> **EXERCISE BRIEF**: From the line with "fish drawing for colouring." through the line with "Arthur Tress, 'Owl", inclusive, return each line of the data below exactly and leave the rest out.

◆ ◆ ◆

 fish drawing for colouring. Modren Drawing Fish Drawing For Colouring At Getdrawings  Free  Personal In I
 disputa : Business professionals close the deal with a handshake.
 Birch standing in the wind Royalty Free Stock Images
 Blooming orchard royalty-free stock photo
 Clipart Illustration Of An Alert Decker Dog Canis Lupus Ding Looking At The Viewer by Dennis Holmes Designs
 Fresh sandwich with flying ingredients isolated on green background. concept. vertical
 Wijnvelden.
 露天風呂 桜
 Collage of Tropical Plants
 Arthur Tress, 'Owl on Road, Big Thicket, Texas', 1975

◆ ◆ ◆

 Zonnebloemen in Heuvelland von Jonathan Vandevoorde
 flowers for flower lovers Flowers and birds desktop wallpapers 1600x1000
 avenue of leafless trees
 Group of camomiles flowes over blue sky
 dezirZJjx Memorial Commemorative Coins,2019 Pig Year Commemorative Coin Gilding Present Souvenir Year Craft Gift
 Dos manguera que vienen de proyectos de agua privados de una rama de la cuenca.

◆ ◆ ◆

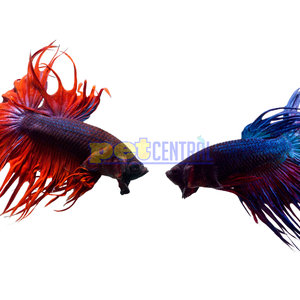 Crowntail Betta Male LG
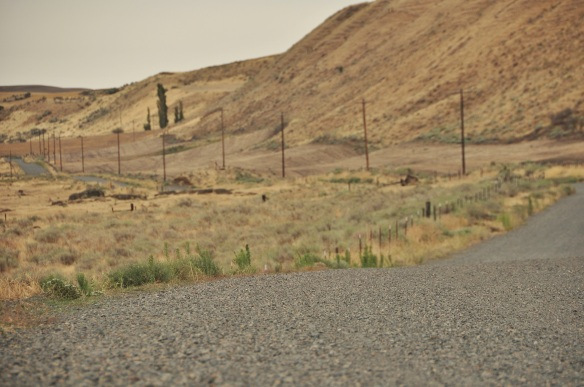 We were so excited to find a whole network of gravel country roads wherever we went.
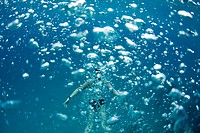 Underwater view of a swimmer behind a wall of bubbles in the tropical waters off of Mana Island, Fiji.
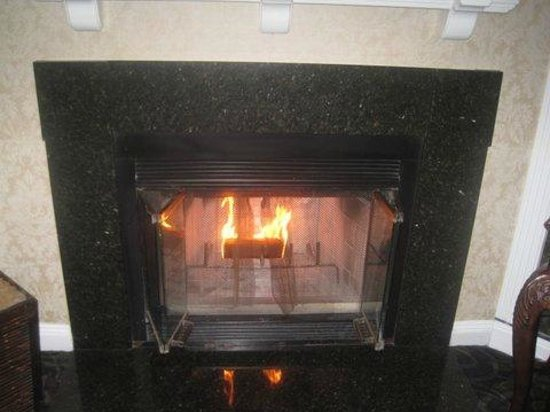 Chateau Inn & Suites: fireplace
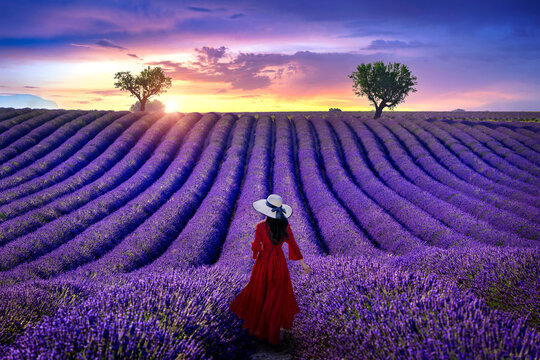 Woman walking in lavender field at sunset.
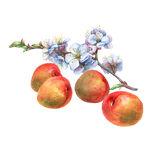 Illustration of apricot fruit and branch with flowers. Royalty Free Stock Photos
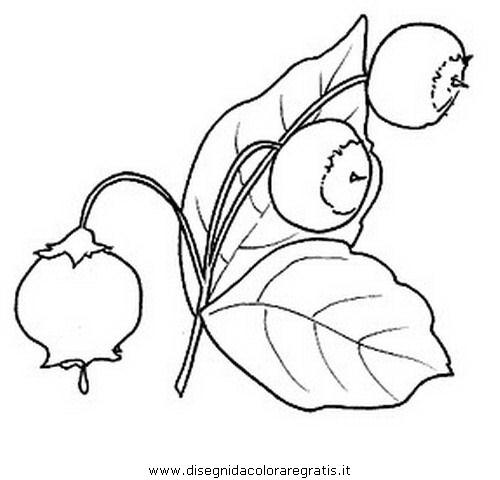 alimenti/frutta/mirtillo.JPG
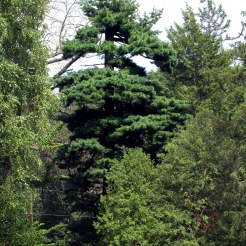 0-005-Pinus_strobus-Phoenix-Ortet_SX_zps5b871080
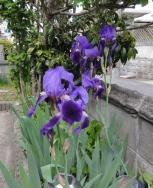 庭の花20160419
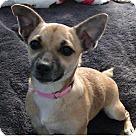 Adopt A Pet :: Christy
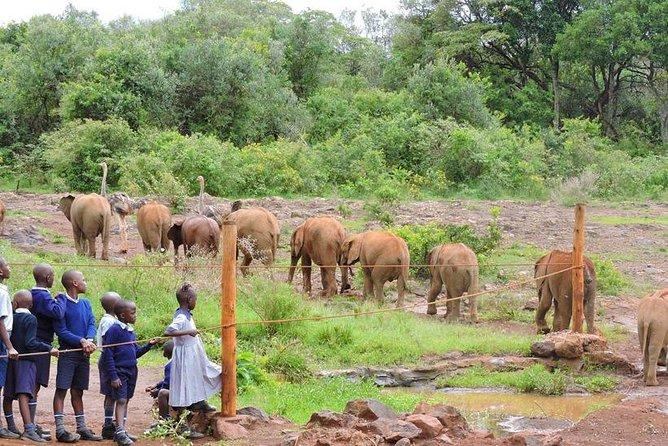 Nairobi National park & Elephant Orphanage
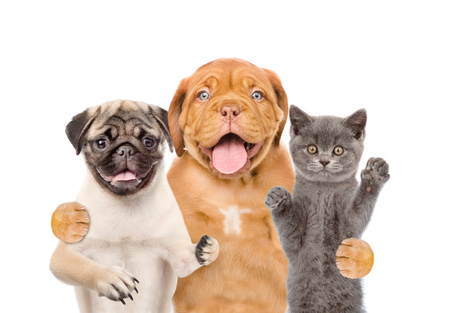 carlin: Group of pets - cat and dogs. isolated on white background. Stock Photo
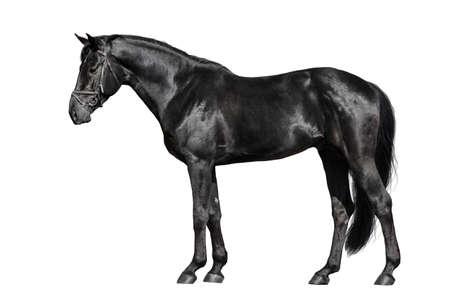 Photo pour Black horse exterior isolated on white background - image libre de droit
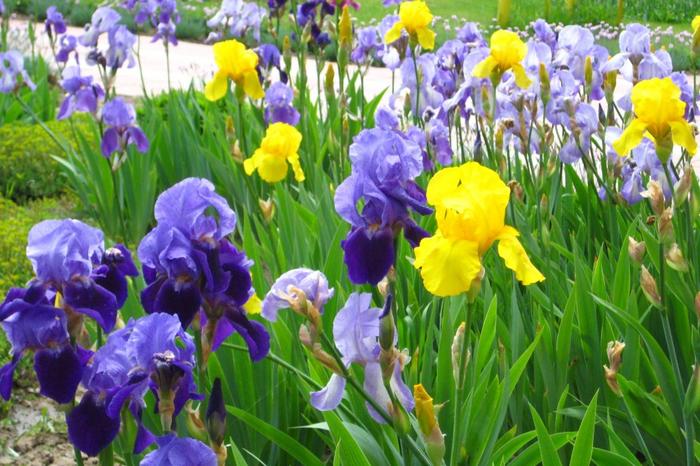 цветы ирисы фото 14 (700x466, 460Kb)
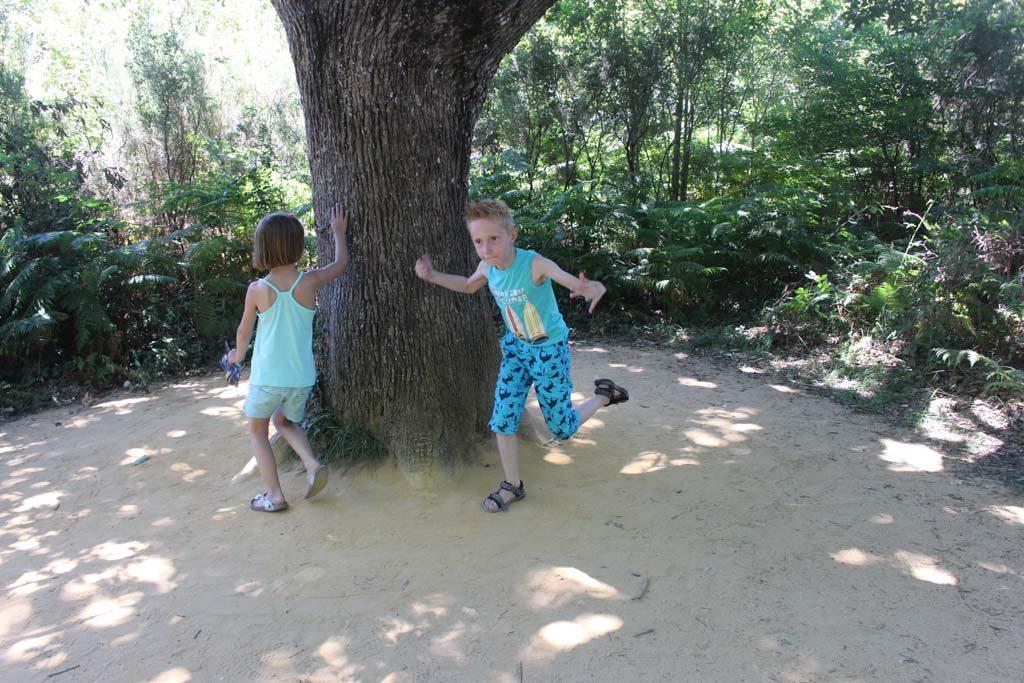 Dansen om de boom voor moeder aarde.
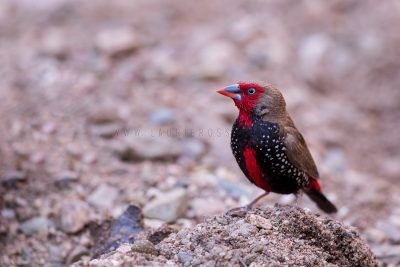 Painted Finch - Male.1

◆ ◆ ◆

> **YOUR SOLUTION**:
 fish drawing for colouring. Modren Drawing Fish Drawing For Colouring At Getdrawings  Free  Personal In I
 disputa : Business professionals close the deal with a handshake.
 Birch standing in the wind Royalty Free Stock Images
 Blooming orchard royalty-free stock photo
 Clipart Illustration Of An Alert Decker Dog Canis Lupus Ding Looking At The Viewer by Dennis Holmes Designs
 Fresh sandwich with flying ingredients isolated on green background. concept. vertical
 Wijnvelden.
 露天風呂 桜
 Collage of Tropical Plants
 Arthur Tress, 'Owl on Road, Big Thicket, Texas', 1975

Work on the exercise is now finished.